REQUESTS:
1 > Name every video game title mentioned in the forum discussion below.
2 > Answer these from the forum discussion below:
(a) After the outer shell of the 360 Elite was taken apart and air-canned, how long did it run before overheating?
(b) What does the friend's 360 sit on top of?
(c) Under a video of which game were the quoted console-version comments found?

SUPPLIED PASSAGE:
* * *
Normally I'd be agreeing with you, but I was playing Fable 3 recently on my 360 Elite and it's overheated a few times. I took apart the outer shell and gave it a good air-canning, and it over-heated less frequently (hours instead of about 30 minutes). This 360 sits upright on wood, close to the ground (as cool air resides close to the ground), and has good clearance above and around it. It's the only game I've played that causes over-heating in my 360. Mass Effect 2 and NHL 2011 run without issue for days at a time. DAYS.
On the other hand a friend of mine put his 360 into this tight space that is only open at the front. It sits on top of his audio receiver. He wonders why it overheats when he plays pac-man. *face-palm*.
What is it with you PC snobs anyway? When a PC exclusive title comes out, you don't see scores of console gamers spamming the game's message boards complaining that it isn't coming to consoles
You mean comments like "I don't think my computer could run this. Here's hoping for a console version." and "Man, this looks pretty awesome. I hope it comes out on consoles." which I just pulled out from a thread under a video of The Witcher 2 which just came out?
* * *
DATA EXTRACT:
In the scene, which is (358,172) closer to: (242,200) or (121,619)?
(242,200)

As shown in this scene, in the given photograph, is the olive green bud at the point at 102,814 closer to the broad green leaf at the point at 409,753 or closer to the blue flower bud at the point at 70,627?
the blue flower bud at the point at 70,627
* * *
THE REPLIES:
1 > Fable 3, Mass Effect 2, NHL 2011, pac-man, The Witcher 2

2 >
(a) Hours, instead of about 30 minutes.
(b) His audio receiver.
(c) The Witcher 2.